Анжела с сомнением покачала головой, но он не стал дожидаться ее ответа.

– Ну что ж, моя дорогая, я не могу тебя больше задерживать – уже совсем стемнело и дует сильный ветер – разве что скажу еще одно слово. Помни, что все это – возможно, не напрямую, но все же наверняка – является средством достижения цели. Есть два образования: образование ума и образование души; если человек не служит последнему, все время и труд, потраченные на первое, окажутся бесполезными. Ученость, правда, останется; но она будет подобна кварцу, из которого уже истолчено все золото, или сухой шелухе кукурузы. Она будет совершенно бесполезна, будет служить только для того, чтобы кормить свиней интеллектуального сладострастия и неверности. Поверь мне, лишь высшее знание души озаряет наше земное знание. Высшая цель всякого образования состоит в том, чтобы воспитать интеллект таким образом, чтобы он мог стать компетентным понимать что-то, пусть даже незначительное, о природе нашего Бога, и для истинного христианина истинной целью обучения является оценка его атрибутов, как это показано в его мистериях и земных чудесах. Но, может быть, это та тема, в которой ты разбираешься так же хорошо, как и я, поэтому я не буду вдаваться в нее. Finis, моя дорогая, finis.
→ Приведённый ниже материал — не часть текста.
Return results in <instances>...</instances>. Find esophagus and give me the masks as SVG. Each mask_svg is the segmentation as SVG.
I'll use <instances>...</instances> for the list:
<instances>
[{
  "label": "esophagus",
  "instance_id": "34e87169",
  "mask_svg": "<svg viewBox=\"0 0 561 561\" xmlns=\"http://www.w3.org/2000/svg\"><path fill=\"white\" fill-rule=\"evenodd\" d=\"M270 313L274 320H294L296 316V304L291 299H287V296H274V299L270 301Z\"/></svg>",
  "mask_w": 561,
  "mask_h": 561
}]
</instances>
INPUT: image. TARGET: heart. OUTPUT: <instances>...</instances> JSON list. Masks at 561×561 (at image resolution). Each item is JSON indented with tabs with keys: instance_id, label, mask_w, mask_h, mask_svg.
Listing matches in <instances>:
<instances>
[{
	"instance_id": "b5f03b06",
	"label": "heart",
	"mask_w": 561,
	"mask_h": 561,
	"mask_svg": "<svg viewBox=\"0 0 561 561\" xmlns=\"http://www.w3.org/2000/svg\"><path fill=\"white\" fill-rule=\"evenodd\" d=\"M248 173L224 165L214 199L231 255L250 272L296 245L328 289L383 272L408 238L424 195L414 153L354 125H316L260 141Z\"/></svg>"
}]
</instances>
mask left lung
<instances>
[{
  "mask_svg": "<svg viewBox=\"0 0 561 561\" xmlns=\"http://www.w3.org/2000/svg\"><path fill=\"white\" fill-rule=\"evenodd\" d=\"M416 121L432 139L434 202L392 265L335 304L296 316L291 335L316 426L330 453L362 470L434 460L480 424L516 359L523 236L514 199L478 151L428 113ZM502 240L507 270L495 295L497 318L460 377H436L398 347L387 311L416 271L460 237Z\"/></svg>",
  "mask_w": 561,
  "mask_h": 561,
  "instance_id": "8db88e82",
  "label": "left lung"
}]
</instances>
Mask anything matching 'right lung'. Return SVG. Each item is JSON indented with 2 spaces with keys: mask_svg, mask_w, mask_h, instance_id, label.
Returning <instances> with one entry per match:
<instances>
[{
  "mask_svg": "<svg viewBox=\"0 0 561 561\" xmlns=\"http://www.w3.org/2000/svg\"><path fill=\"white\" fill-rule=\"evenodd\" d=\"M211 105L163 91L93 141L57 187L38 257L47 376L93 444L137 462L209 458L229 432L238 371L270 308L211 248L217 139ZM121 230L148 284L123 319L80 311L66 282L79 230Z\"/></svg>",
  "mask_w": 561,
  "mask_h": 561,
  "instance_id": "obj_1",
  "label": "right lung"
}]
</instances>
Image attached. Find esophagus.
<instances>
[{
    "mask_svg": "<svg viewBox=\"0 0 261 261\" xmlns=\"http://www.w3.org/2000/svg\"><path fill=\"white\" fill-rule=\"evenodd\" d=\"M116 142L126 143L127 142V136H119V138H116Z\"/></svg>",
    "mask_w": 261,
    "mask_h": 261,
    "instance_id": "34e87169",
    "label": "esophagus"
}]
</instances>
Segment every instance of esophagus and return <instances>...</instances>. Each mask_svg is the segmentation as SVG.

Ответ Анжелы на эту длинную речь был прост. Она медленно поднялась со своего низкого сиденья, положила руки на плечи мистера Фрейзера, поцеловала его в лоб и сказала:

– Как же мне научиться быть достаточно благодарной за все, чем я вам обязана? Кем бы я была сейчас, если бы не вы? Как вы были добры и терпеливы ко мне!

Это объятие странно подействовало на священника; он приложил руку к сердцу, и в глазах его появилось беспокойство. Мягко отстранив девушку от себя, он сел.

– Анжела! – сказал он, наконец. – Уходи, дорогая, я сегодня устал; увидимся завтра в церкви, чтобы попрощаться.

И она пошла домой сквозь ветер и бурю, не подозревая, что оставила своего учителя бороться с бурей гораздо более страшной, чем та, что бушевала вокруг нее.

Когда дверь за нею закрылась, мистер Фрейзер вздохнул с облегчением.

– Слава Богу, что я не стал откладывать это надолго! – тихо произнес он. – А теперь подумаем о завтрашней проповеди. Сон для молодых! Смех для счастливых! Работа для старых дураков – работа, работа, работа!

Так Анжела стала молодым ученым.

4

Слова, слова и ничего больше (лат.).